Fort Lauderdale is a tourist destination, is there anything off the beaten path that people should look for?
The food is pretty amazing in Fort Lauderdale. There’s lots of restaurants and lots of options, but the beaches in Fort Lauderdale are some of the best beaches that you can go visit. You go early in the morning, 7:30, go down Sunrise Boulevard, you make a left on A1A. Don’t make a right and go towards the bullshit. You make a left and you find your first parking spot and you’re going to have a great few hours.
What’s your perfect vacation day look like?
Sitting on the beach drinking Miami Vices, watching my wife and my daughter play in the water.
What’s 2023 got in store for you guys?
Lots of touring. We’re going to be doing this first leg of the Emerald Cities tour. There’s talks of a second and a third leg in the works. We’re getting a couple of support offers that are already coming in that we’re tying up and confirming here shortly. So, that would be tours four and five.
And then we’re going to go over to Europe and do a couple of festival shows in the UK and in Germany and then shows in between. So that would be number six. And then when we come home, we’ll probably at the end of the year, hit the Midwest and do our Christmas/New Year shows.
Any items you can’t live without on the road?
Do you make your own or do you go out and get it?
Nespresso. Spend the money, folks. Don’t drink coffee like poor people. Let’s drink real coffee. Come on. Spend a little bit of fucking money. You spend $6 on a Starbucks, spend $130 on the machine, and then you spend a dollar on each pod and you’ll thank me in the morning.
Buy the milk frother.
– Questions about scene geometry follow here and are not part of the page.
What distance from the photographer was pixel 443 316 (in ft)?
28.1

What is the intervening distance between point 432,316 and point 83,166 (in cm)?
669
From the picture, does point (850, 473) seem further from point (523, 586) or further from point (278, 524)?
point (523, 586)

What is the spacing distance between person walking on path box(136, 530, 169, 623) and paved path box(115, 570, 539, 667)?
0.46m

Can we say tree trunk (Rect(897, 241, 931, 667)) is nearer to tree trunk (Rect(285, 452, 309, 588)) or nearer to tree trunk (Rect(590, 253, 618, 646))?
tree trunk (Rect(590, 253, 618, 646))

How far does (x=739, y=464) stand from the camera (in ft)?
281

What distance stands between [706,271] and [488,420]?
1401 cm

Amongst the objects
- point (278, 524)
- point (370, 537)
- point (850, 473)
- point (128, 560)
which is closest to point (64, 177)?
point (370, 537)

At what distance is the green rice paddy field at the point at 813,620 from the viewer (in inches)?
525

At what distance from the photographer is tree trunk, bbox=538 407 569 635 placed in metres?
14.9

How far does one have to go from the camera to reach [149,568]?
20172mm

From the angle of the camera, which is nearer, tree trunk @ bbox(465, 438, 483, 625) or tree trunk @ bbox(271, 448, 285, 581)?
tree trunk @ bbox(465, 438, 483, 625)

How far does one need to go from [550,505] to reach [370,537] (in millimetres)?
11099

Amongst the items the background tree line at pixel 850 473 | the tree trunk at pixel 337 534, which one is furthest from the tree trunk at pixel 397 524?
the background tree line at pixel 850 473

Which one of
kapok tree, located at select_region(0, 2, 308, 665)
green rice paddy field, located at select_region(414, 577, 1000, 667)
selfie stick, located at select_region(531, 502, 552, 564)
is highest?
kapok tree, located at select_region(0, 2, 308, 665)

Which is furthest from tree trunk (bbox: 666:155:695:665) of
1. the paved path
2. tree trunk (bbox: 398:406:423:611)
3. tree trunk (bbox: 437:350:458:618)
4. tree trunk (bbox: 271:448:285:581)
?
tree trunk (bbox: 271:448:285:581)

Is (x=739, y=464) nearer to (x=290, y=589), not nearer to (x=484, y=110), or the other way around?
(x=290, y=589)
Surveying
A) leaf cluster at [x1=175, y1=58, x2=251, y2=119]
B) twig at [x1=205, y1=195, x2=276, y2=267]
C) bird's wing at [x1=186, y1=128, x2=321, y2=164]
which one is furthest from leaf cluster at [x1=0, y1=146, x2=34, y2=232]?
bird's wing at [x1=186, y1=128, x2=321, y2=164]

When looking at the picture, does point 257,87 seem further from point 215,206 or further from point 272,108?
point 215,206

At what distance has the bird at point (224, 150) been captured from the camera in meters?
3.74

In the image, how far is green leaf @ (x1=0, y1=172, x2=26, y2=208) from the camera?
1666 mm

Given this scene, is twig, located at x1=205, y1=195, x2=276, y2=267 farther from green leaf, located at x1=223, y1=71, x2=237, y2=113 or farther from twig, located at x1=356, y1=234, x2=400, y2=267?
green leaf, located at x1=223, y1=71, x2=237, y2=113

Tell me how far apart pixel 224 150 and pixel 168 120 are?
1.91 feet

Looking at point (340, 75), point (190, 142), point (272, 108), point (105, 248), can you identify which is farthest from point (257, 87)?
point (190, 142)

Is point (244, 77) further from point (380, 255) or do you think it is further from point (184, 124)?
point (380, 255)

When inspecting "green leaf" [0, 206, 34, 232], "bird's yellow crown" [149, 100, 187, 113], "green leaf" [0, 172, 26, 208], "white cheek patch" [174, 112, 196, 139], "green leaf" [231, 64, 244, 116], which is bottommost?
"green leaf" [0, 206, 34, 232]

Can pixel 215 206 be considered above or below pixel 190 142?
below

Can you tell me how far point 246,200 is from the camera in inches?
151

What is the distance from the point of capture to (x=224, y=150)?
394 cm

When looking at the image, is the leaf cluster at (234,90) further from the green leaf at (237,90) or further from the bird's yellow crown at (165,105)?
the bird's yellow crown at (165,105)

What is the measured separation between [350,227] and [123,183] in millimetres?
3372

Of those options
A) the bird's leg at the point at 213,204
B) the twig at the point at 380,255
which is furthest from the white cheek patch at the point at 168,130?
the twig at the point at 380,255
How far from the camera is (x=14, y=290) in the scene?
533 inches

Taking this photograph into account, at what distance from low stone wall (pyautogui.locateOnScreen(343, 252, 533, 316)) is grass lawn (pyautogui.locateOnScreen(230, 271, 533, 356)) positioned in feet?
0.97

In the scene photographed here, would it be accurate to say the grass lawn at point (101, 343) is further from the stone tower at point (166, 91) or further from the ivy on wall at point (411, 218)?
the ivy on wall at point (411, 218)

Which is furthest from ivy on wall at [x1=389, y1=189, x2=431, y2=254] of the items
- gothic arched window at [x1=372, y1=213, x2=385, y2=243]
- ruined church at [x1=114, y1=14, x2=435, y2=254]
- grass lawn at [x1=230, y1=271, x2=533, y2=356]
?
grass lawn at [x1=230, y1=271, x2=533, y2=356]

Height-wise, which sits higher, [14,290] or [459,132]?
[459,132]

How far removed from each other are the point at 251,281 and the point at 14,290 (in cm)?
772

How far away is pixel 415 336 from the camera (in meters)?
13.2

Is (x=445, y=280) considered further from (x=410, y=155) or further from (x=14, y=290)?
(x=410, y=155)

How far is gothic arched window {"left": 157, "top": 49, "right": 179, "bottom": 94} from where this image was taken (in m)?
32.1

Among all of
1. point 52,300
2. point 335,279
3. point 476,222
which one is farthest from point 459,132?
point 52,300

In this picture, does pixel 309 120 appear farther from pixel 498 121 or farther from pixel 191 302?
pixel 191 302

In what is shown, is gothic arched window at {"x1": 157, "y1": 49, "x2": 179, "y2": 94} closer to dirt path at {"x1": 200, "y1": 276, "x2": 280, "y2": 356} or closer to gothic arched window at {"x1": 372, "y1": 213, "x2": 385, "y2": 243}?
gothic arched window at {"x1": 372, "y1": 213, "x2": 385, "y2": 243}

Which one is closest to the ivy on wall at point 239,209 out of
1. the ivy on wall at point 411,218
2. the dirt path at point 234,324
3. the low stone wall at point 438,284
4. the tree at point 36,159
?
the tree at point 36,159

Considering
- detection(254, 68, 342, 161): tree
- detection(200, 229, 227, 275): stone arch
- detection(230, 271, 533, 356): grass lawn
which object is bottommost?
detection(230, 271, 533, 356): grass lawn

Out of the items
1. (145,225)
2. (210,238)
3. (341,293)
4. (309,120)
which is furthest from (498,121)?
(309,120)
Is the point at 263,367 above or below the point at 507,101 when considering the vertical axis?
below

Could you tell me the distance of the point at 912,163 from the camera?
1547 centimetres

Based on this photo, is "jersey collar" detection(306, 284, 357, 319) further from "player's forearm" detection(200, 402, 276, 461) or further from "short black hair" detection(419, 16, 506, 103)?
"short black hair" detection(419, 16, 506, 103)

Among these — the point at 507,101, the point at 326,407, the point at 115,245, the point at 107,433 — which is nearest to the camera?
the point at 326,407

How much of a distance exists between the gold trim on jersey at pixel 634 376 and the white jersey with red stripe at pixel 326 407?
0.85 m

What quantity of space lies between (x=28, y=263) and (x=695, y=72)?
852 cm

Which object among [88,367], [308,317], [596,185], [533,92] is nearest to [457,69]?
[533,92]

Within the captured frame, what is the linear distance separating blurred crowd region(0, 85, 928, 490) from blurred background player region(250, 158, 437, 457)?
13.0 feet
Don’t waste your time trying to froth your own milk and all that shit. Buy the milk frother and get yourself a Nespresso. I’ve changed so many lives with what I just said. Nespresso should give me an affiliate link because I would sell more Nespresso than George Clooney.
Now I know what the most prized possession is on the bus.
Bring me Nespresso pods, people.
You can have the flavored ones.
Not the flavored ones. Let’s stick to real coffee.
Be specific about what you want thrown at you on stage.
I want strong espressos. Give me the espressos, folks.